Research teams such as Gunma University Graduate School have announced that they could be attenuated by adding a special carbon to the toxin of O157, a type of Escherichia coli, and it is expected that it will lead to the establishment of a treatment method in the future.

Associate Professor Hidetada Hirakawa of the Graduate School of Medicine, Gunma University and a research team created by a chemical manufacturer have conducted experiments aimed at attenuating the verotoxins produced when humans are infected with O157.

As a result, it announced that it could be attenuated by adding special carbon used for storage batteries.
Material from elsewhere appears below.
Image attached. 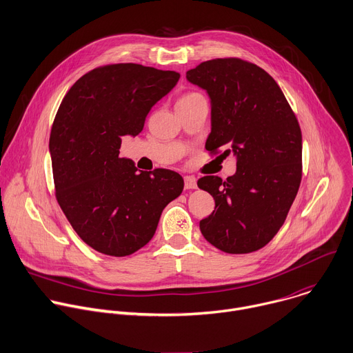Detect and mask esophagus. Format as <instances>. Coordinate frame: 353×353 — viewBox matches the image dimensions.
<instances>
[{"mask_svg": "<svg viewBox=\"0 0 353 353\" xmlns=\"http://www.w3.org/2000/svg\"><path fill=\"white\" fill-rule=\"evenodd\" d=\"M184 187H185V190L196 188V179L194 176H185L184 177Z\"/></svg>", "mask_w": 353, "mask_h": 353, "instance_id": "obj_1", "label": "esophagus"}]
</instances>
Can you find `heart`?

In an experiment to investigate the effect of special carbon in multiple mice infected with a pathogen similar to O157, they died by the 9th day after infection when carbon was not administered, whereas it was the longest when it was administered. Having lived in Japan for two weeks, the research group claims that it was able to attenuate it.

In addition, when this carbon was added to the culture solution of O157, the carbon adsorbed the toxin, so when administered to humans, the toxin may be excreted before it spreads throughout the body.

Since no radical cure for O157 infection has been established, the research group hopes that it will lead to the prevention and establishment of cures for food poisoning in the future.

Associate Professor Hirakawa said, "O157 has a very high risk of death due to severe illness in infants and the elderly. I would like to further research so that as many people as possible can be saved."